While the Company expects
to have sufficient access to additional sources of capital if necessary, there is no current commitment on the part of any financing
source to provide additional capital and no assurances can be provided that such additional capital will ultimately be available. This
condition raise substantial doubt about the Company’s ability to continue as a going concern for a period of time within one year
after the date that the financial statements are issued. There is no assurance that the Company’s plans to raise additional capital
(to the extent ultimately necessary) or to consummate a Business Combination will be successful or successful within the Combination
Period. The unaudited condensed financial statements do not include any adjustments that might result from the outcome of this uncertainty.
As is customary for a special purpose acquisition company, if the Company is not able to consummate a Business Combination during the
Combination Period, it will cease all operations and redeem the Public Shares.
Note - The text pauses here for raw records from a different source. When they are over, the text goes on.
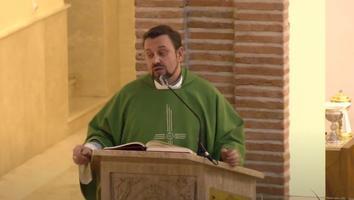 VIDEO: Sacerdote recrimina a fieles no aportar dinero para la rehabilitación de su iglesia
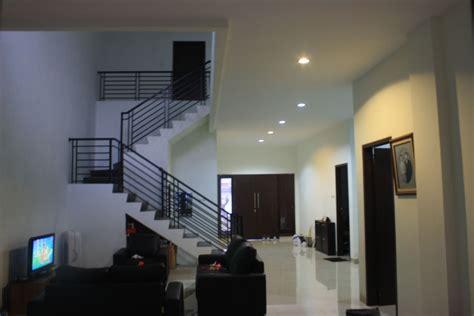 desain interior rumah minimalis modern  lantai
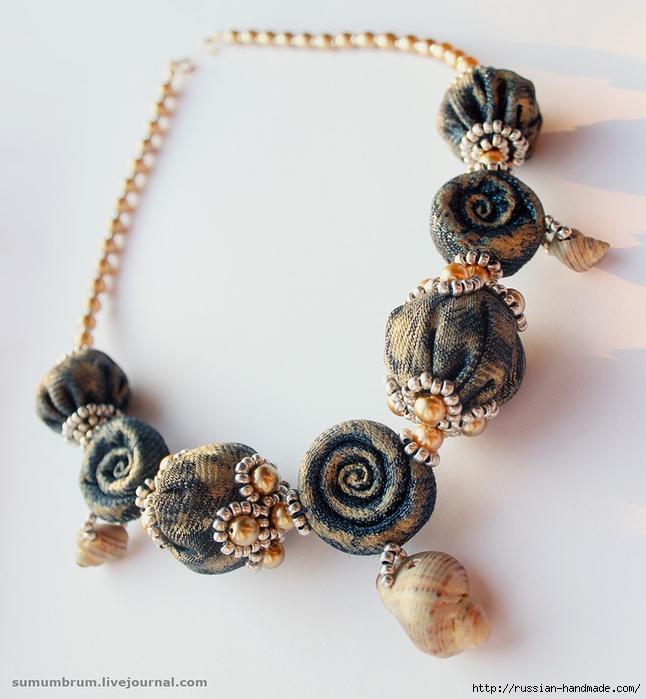 Джинсовое ожерелье из ракушек, бисера и бусин (3) (646x700, 256Kb)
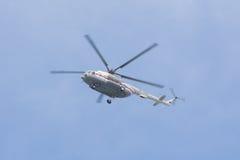 Rysk helikopter Mi-8 MTV-1 i flykten, i färgerna av det ryska nödlägedepartementet Arkivbilder
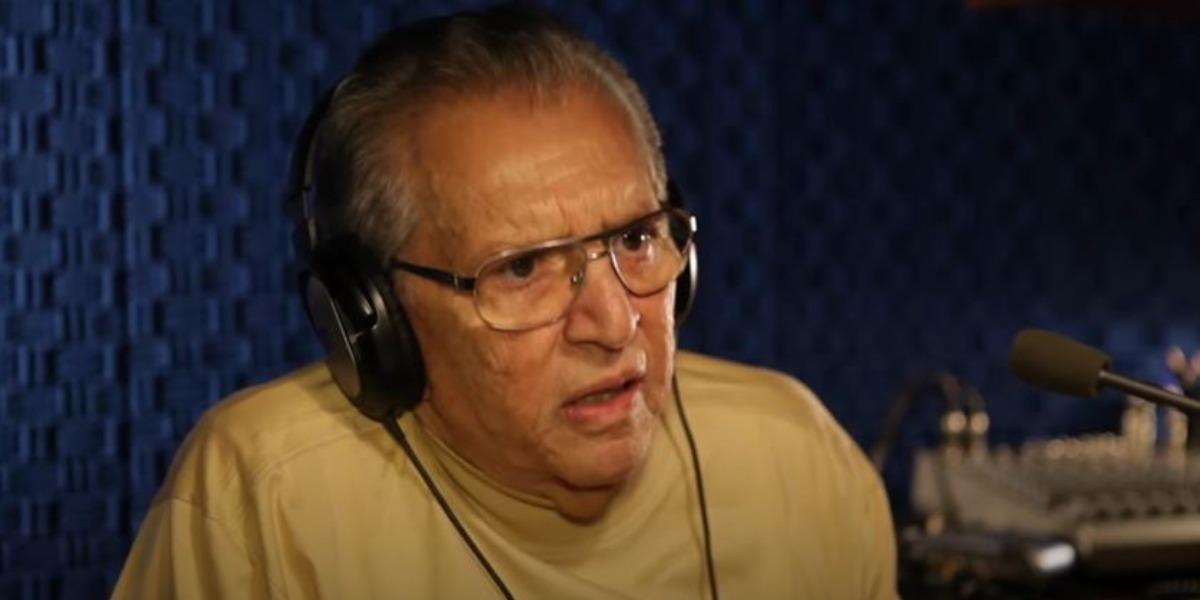 """Carlos Alberto de Nóbrega apresenta o programa """"A Praça é Nossa"""" no SBT (Foto: Reprodução/YouTube)"""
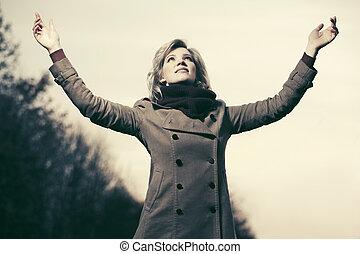 podniesiony, fason, niebo, herb, kobieta, szczęśliwy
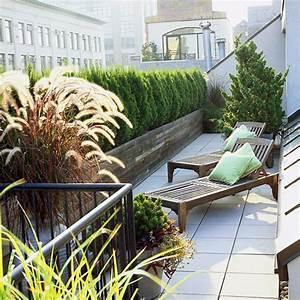 Immergrüne Pflanzen Für Balkonkasten : 10 ideen f r balkon und dachterrasse gr ne oase in der stadt gestalten ~ Markanthonyermac.com Haus und Dekorationen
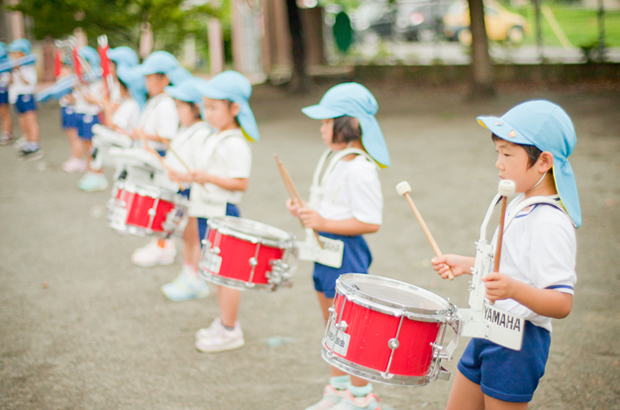 音楽教室で学ぶ園児の写真
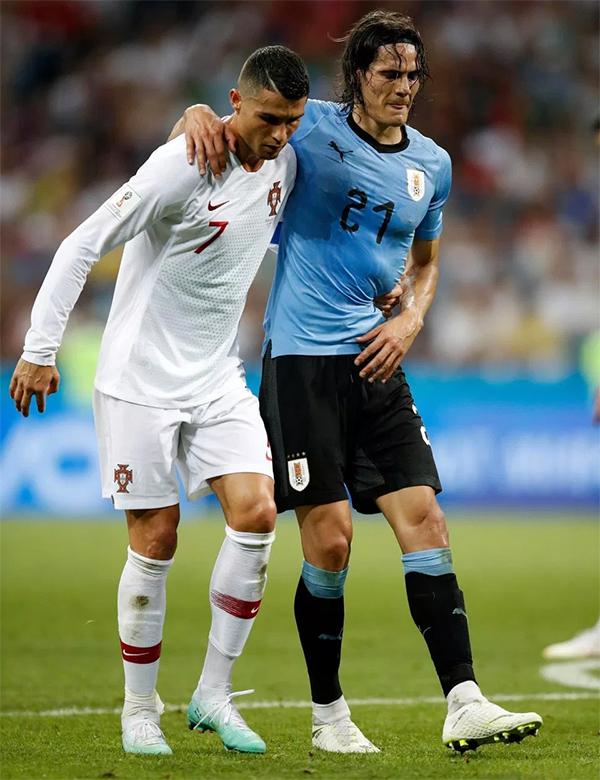 Khoảnh khắc C. Ronaldo giúp đỡ Cavani ngay sau đó thu hút rất nhiều bình luận trên mạng xã hội. Khoảnh khắc đẹp nhất của World Cup 2018 cho tới lúc này. Cristiano Ronaldo dìu Cavani bị thương rời sân, trang Twitter FIFA World Cup viết.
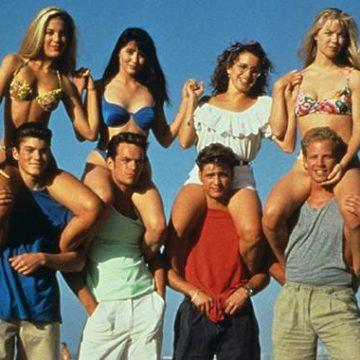 """""""Beverly Hills, 90210"""" revine pe micile ecrane cu mulţi actori din distribuţia originală"""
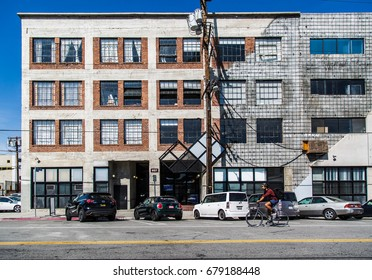 Los Angeles, CA - APRIL 5: Old building in art district on April 5, 2017 in Los Angeles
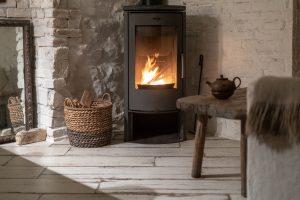Tipp zum Bau erklärt Ihnen den Unterschied zwischen Kamin, Ofen und Kaminofen.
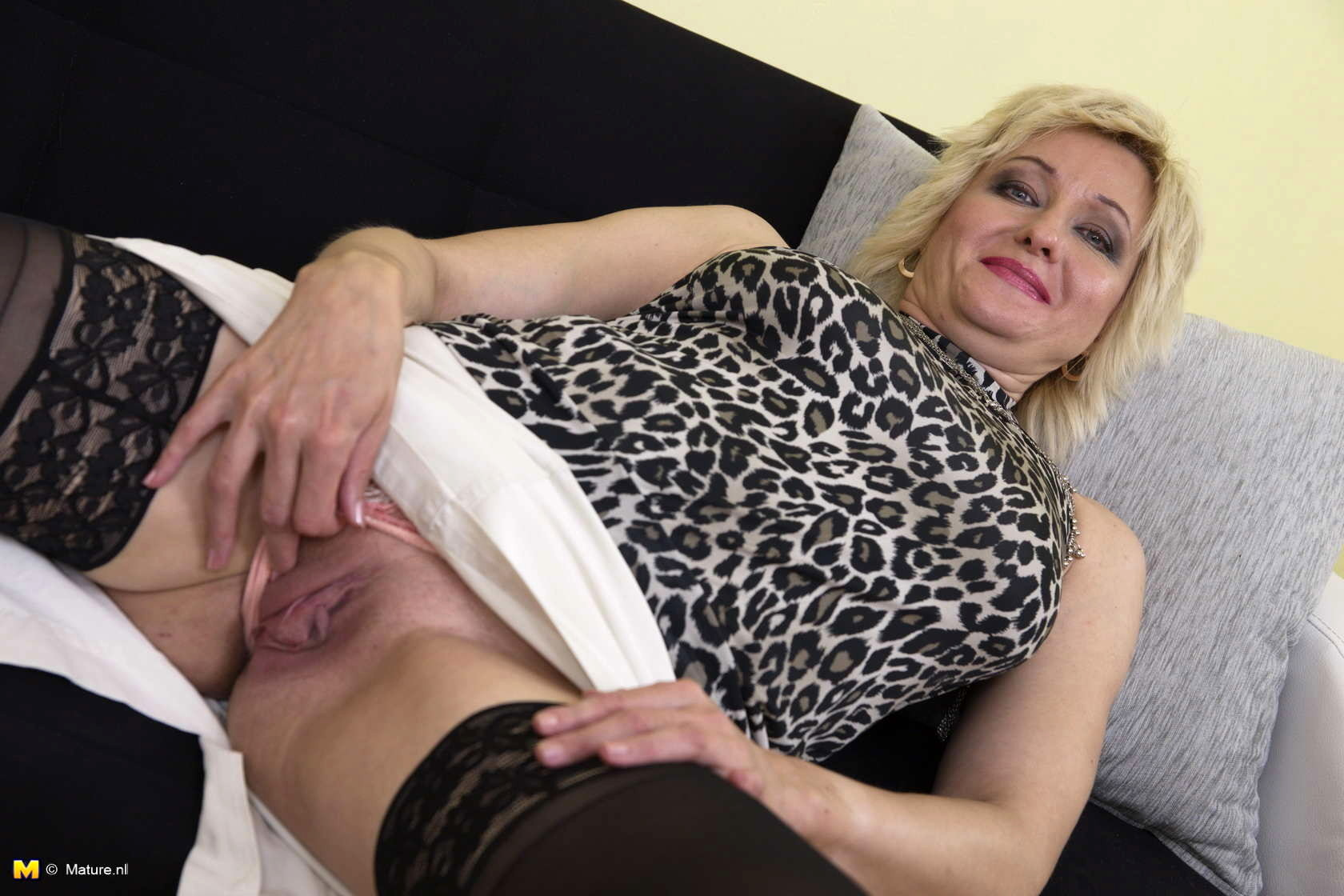women-mature-woman-playing-with-herself-douglas-nudes-rob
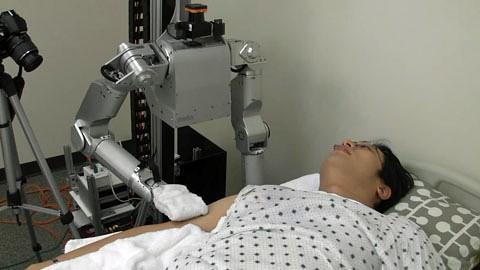 Roboter Cody wäscht bettlägerige Patienten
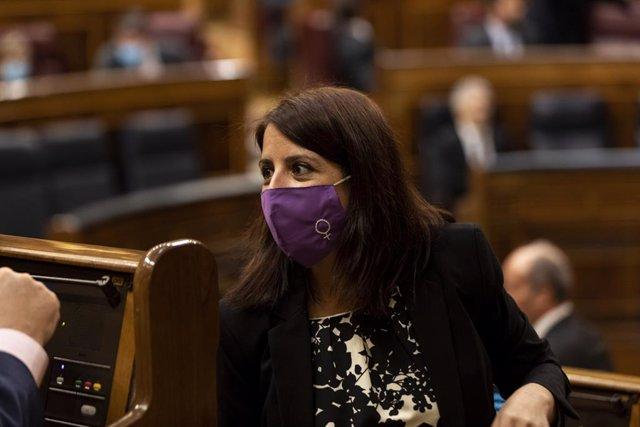 La portavoz del Partido Socialista, Adriana Lastra, durante la sesión de control al Gobierno, en Madrid, (España), a 3 de junio de 2020.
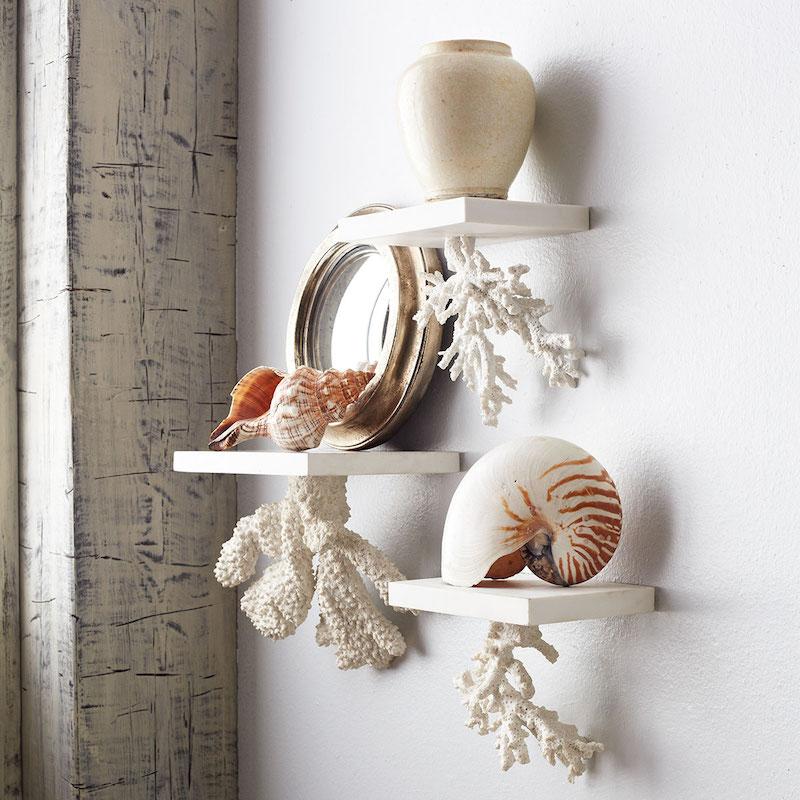 création avec des coquillages étagère stylée au style estival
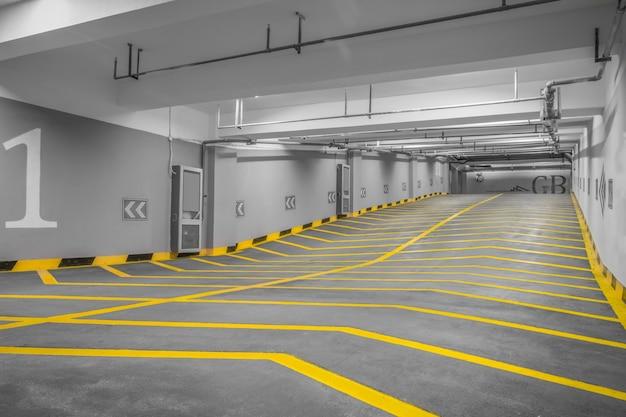 A entrada para um parque de estacionamento subterrâneo moderno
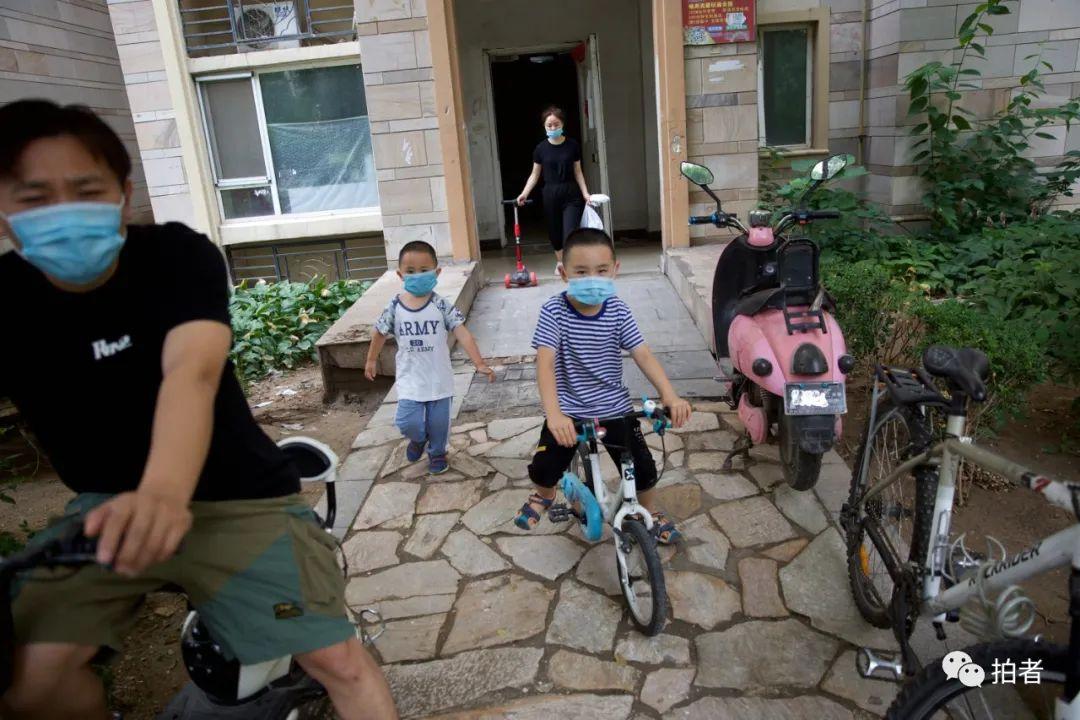 ▲7月11日,河北燕郊,大永與妻子帶著兩個兒子出門騎車。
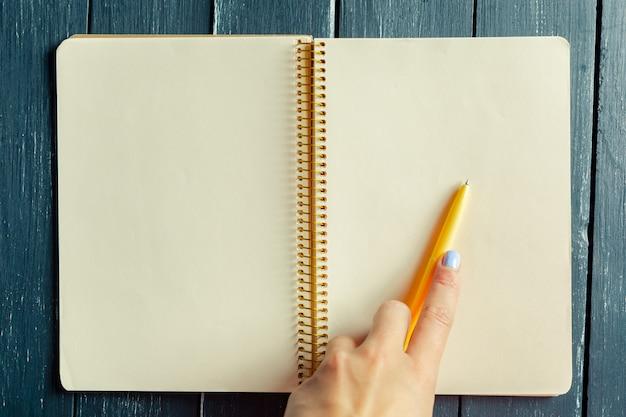 Mulher, com, caneta, ligado, um, caderno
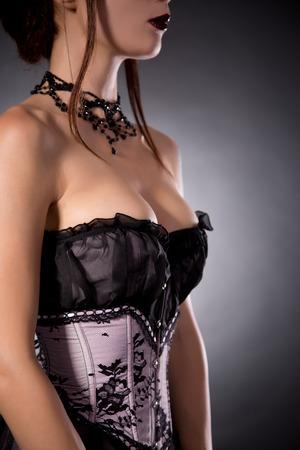 beaux seins: Busty femme en corset élégant avec motif floral, tourné en studio
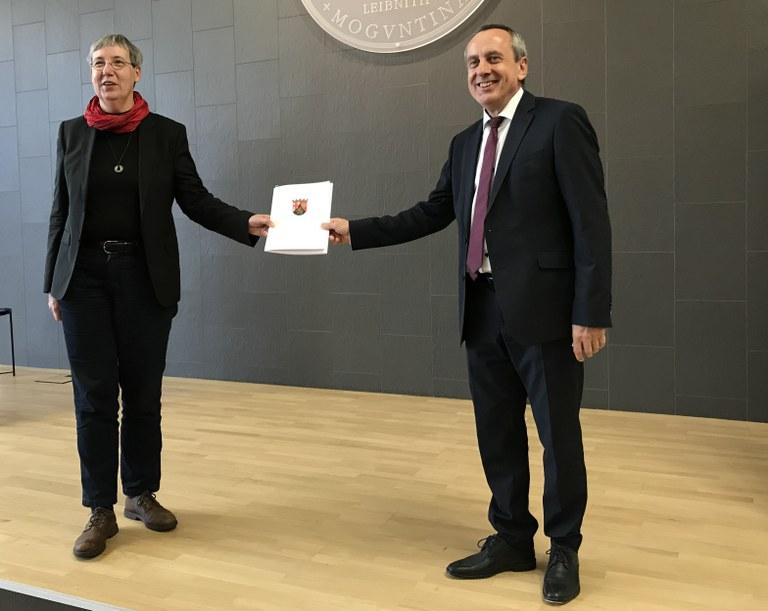 Zielvereinbarung zur Umsetzung der Hochschulinitiative unterzeichnet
Management plans to continue its efforts to consummate
a Business Combination during the Combination Period.

Emerging Growth Company

The Company is an “emerging
growth company,” as defined in Section 2(a) of the Securities Act of 1933, as amended (the “Securities Act”),
as modified by the Jumpstart Our Business Startups Act of 2012, as amended (the “JOBS Act”), and it may take advantage of
certain exemptions from various reporting requirements that are applicable to other public companies that are not emerging growth companies
including, but not limited to, not being required to comply with the independent registered public accounting firm attestation requirements
of Section 404 of the Sarbanes-Oxley Act, reduced disclosure obligations regarding executive compensation in its periodic reports
and proxy statements, and exemptions from the requirements of holding a nonbinding advisory vote on executive compensation and shareholder
approval of any golden parachute payments not previously approved.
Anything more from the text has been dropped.